* Assignment 1: According to the warning, which Act's prohibitions apply to this decision?
* Assignment 2: Print the part of the warning that begins at the words "Prohibition re identifying person" and stops after "under this Part.".

══ Document text ══

WARNING
Prohibitions under the Child, Youth and Family Services Act, 2017, S.O. 2017, c.14, Sched. 1 apply to this decision:
Prohibition re identifying child 87(8) No person shall publish or make public information that has the effect of identifying a child who is a witness at or a participant in a hearing or the subject of a proceeding, or the child’s parent or foster parent or a member of the child’s family.
Prohibition re identifying person charged 87(9) The court may make an order prohibiting the publication of information that has the effect of identifying a person charged with an offence under this Part.
Transcript 87(10) No person except a party or a party’s lawyer shall be given a copy of a transcript of the hearing, unless the court orders otherwise.

═══
══ Source data ══

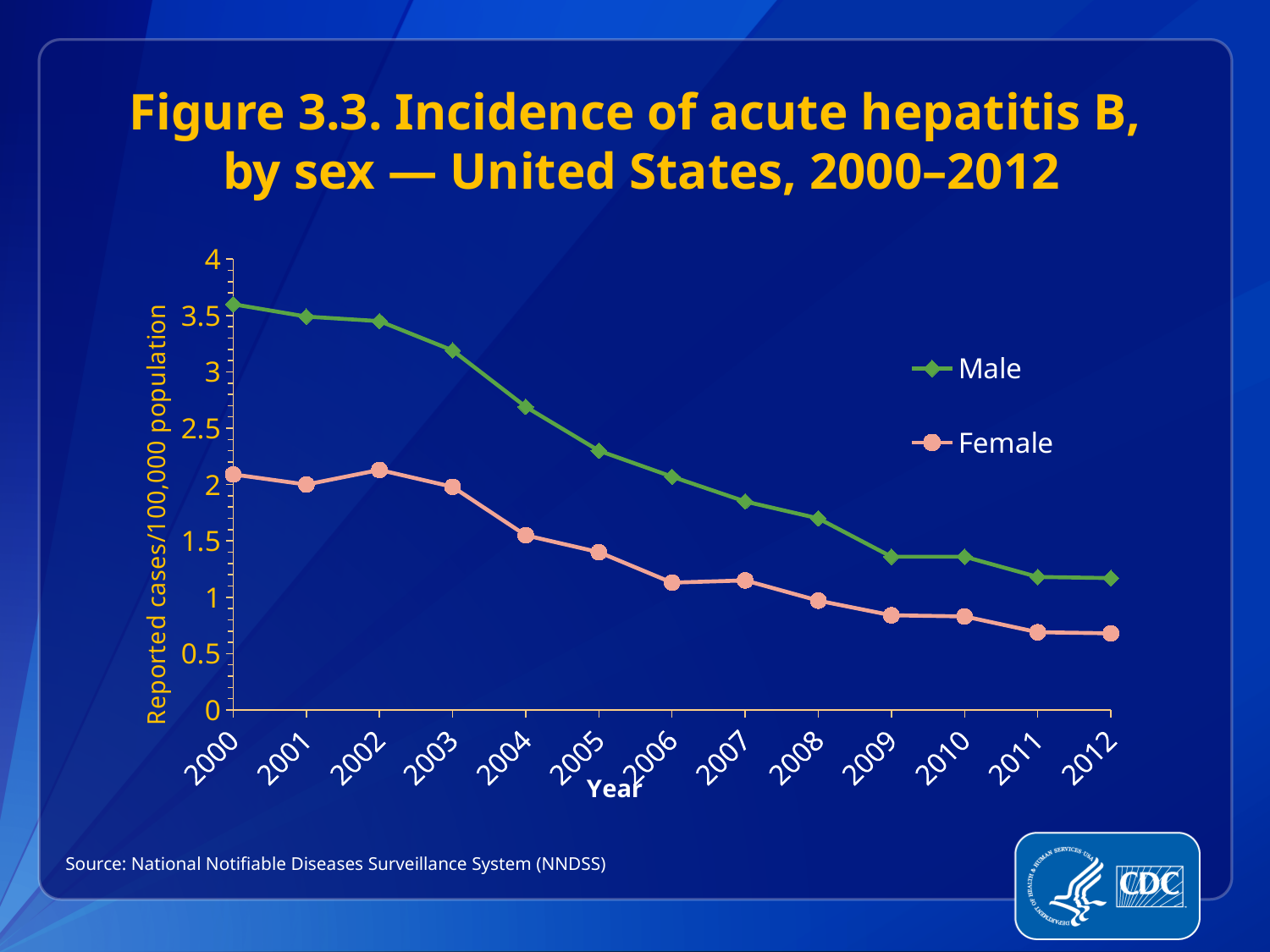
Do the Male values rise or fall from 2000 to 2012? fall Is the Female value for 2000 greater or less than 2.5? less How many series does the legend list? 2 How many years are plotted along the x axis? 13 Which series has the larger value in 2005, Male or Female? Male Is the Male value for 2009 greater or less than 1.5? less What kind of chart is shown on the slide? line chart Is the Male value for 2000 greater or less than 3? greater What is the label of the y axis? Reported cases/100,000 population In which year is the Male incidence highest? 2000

═══
══ Source data ══

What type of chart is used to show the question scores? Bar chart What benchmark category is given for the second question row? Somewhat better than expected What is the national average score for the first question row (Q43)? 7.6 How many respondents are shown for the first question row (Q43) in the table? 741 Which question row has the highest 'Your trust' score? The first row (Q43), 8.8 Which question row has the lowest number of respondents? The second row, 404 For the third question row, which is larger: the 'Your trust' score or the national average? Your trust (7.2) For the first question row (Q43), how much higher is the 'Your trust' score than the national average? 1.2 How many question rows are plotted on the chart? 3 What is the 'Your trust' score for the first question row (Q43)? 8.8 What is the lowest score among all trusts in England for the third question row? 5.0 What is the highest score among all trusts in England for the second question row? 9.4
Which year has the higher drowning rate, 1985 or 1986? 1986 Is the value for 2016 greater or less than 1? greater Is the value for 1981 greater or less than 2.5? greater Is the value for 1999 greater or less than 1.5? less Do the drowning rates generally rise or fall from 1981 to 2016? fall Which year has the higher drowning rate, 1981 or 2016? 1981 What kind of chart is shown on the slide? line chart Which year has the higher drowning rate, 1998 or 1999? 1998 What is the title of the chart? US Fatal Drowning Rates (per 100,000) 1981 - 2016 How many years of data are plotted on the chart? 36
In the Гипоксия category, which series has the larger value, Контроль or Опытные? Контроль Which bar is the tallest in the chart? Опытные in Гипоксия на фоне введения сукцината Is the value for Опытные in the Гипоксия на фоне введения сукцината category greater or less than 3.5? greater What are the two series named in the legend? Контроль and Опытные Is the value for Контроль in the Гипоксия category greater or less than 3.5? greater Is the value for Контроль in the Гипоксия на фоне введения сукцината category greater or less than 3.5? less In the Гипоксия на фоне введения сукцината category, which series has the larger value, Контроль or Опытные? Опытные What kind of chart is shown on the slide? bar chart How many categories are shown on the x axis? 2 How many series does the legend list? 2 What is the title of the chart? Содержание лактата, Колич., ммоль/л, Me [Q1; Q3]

═══

* Written answer 1: The Child, Youth and Family Services Act, 2017, S.O. 2017, c.14, Sched. 1.

* Written answer 2:
Prohibition re identifying person charged 87(9) The court may make an order prohibiting the publication of information that has the effect of identifying a person charged with an offence under this Part.